# Tasks and exercises
1 > Reproduce the stretch of the Gunn & Moore cricket bat article from "22-year-old Harneel was" through "types of wickets.".
2 > Pick up the Gunn & Moore cricket bat article after its final sentence and carry it forward.

29th May 2015 10:30, in Cricket News

Since 1885, Gunn & Moore has been at the forefront of cricket bat manufacture in the UK, but never resting on their laurels they are always looking for ways to stay at the cutting edge of cricket bat design.

Harneel Heer with a Gunn & Moore Six6 bat for the Nottingham Trent University 2015 degree shows.

An approach by former graduate and current GM managing director Peter Wright to Nottingham Trent University resulted in undergraduate Harneel Heer joining the company’s bat-making department to engage in a final year project for his BSc (Hons) degree in Product Design.

“Although our revolutionary DXM technology already puts us ahead of our competitors in the bat-making process” said Peter Wright, “it is also good have fresh young minds looking for ways to improve our performance.”

22-year-old Harneel was particularly interested in GM’s scientific approach to the ‘sweet spot’ of the company’s bats and how science can help meet the needs of different player characteristics and the requirements of different types of wickets.

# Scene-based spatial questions

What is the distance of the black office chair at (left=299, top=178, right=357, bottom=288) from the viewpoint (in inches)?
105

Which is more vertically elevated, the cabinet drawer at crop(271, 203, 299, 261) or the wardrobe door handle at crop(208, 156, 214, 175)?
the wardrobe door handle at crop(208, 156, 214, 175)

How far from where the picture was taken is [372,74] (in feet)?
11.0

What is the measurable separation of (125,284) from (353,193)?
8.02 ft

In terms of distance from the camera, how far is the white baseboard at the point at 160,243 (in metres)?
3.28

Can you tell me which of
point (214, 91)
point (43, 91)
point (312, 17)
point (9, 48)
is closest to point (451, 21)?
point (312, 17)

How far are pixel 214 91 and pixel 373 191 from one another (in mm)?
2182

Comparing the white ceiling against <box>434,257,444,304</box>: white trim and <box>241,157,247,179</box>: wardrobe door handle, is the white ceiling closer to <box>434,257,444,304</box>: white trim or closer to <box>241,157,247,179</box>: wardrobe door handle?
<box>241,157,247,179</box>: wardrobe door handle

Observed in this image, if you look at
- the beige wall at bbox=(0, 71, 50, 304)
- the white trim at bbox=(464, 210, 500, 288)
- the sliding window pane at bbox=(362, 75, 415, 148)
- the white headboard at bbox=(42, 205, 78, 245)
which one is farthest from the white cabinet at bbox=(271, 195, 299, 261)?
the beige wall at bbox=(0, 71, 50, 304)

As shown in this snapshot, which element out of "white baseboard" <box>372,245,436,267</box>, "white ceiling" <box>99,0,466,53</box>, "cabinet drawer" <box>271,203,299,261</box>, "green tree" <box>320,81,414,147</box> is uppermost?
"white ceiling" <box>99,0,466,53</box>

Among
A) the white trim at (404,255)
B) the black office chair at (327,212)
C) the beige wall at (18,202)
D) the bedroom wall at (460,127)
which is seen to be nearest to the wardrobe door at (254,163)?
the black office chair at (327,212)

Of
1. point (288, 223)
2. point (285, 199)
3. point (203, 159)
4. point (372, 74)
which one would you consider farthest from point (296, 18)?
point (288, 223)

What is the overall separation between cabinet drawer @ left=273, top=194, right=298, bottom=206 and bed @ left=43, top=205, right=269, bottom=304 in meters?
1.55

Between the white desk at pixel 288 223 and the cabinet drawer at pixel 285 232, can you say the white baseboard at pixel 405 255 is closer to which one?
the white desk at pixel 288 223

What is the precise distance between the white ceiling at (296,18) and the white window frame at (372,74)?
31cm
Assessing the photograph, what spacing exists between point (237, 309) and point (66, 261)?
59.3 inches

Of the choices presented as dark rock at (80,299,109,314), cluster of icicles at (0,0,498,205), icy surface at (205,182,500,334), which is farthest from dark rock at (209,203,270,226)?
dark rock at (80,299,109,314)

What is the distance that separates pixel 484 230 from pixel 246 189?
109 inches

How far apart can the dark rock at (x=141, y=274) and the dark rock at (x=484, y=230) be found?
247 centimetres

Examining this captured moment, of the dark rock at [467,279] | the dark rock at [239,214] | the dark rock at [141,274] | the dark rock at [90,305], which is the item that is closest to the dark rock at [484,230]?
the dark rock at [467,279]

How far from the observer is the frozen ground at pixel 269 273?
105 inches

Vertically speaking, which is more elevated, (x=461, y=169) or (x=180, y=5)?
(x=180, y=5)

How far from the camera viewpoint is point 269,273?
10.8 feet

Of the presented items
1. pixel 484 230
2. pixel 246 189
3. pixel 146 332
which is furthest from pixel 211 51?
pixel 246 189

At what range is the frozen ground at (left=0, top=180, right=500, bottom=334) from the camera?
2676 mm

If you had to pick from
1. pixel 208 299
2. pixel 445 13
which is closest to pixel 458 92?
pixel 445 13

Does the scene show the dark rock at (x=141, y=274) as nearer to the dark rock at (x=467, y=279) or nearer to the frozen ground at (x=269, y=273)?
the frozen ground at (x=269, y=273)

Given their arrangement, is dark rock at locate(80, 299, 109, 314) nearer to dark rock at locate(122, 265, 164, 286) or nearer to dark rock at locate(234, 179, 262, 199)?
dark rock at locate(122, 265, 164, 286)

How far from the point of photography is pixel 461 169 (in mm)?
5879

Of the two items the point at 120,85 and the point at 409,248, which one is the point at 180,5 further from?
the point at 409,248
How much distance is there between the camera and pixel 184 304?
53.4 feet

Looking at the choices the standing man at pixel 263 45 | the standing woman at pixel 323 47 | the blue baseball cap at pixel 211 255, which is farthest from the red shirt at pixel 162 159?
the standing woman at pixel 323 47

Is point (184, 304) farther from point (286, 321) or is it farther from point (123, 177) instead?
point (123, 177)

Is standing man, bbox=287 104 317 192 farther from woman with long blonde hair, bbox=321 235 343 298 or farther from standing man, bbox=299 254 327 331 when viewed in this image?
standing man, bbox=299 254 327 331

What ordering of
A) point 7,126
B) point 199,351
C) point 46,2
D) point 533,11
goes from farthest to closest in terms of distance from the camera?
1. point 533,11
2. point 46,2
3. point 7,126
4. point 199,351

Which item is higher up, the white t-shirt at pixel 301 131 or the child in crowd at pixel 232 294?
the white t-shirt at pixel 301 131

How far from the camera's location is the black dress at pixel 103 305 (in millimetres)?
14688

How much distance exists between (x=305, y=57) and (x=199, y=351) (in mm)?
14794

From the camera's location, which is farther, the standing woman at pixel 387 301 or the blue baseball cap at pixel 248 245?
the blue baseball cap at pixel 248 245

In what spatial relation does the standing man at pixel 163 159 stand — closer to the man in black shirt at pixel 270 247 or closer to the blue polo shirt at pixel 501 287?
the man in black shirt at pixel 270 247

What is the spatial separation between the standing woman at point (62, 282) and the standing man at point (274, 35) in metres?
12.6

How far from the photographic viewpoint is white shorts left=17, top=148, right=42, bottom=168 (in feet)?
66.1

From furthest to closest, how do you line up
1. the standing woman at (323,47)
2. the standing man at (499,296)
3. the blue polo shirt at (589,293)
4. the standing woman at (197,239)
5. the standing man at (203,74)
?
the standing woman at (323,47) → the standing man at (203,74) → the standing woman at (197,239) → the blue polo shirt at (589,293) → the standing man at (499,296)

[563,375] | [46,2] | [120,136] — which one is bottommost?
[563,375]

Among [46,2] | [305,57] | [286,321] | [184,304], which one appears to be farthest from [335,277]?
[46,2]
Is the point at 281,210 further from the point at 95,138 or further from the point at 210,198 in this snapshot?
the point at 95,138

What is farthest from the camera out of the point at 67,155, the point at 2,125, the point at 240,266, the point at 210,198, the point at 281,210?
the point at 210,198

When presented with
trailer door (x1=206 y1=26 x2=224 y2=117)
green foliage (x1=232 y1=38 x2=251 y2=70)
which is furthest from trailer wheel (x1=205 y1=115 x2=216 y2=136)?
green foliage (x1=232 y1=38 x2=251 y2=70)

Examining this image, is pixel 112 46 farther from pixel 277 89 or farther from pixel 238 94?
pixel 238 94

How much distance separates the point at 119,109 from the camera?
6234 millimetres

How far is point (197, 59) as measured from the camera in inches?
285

# Outputs
1 >
22-year-old Harneel was particularly interested in GM’s scientific approach to the ‘sweet spot’ of the company’s bats and how science can help meet the needs of different player characteristics and the requirements of different types of wickets.

2 >
“Any cricketer can tell when he’s hit the ‘sweet spot’,” said Harneel, who is studying at the School of Architecture, Design and the Built Environment. “Not only does it feel and sound different, but the ball goes much further!

“I’ve always been a keen cricketer myself, but I never thought researching the ‘sweet spot’ scientifically would be part of my degree.”

Harneel, originally from Leamington Spa, undertook a finite element analysis of cricket balls hitting the GM’s full size Six6 bat, as used by Joe Root, in order to understand where the bat was put under the most stress, and how this stress dissipated over the wood.

The analysis was part of a wider project on bat design generally but the tests also confirmed that the sweet spot on the Six6 was 19 centimetres from the bottom and sent the least vibrations to the batsman; thus producing the maximum exit speed for the ball.

“We appear to have confirmed the science behind the sweet spot and where it’s scientifically best on the bat to strike a ball,” said Alan Crisp, head Product Design at the university.

“And we’re certain that – combined with other factors such as the batsman’s swing, his timing and the wickets being played on - it can help cricketers, along with GM’s exclusive Bat Selector, find that elusive ‘sweet spot’ and the best bat for each of them individually.

“But what’s impressive is how this data can be used to help improve the way cricket bats are made. Harneel has shown us that by taking GM’s DXM scientific approach, combined with the university’s design methods, we can identify how the traditional cricket bat can be modernised and improved.”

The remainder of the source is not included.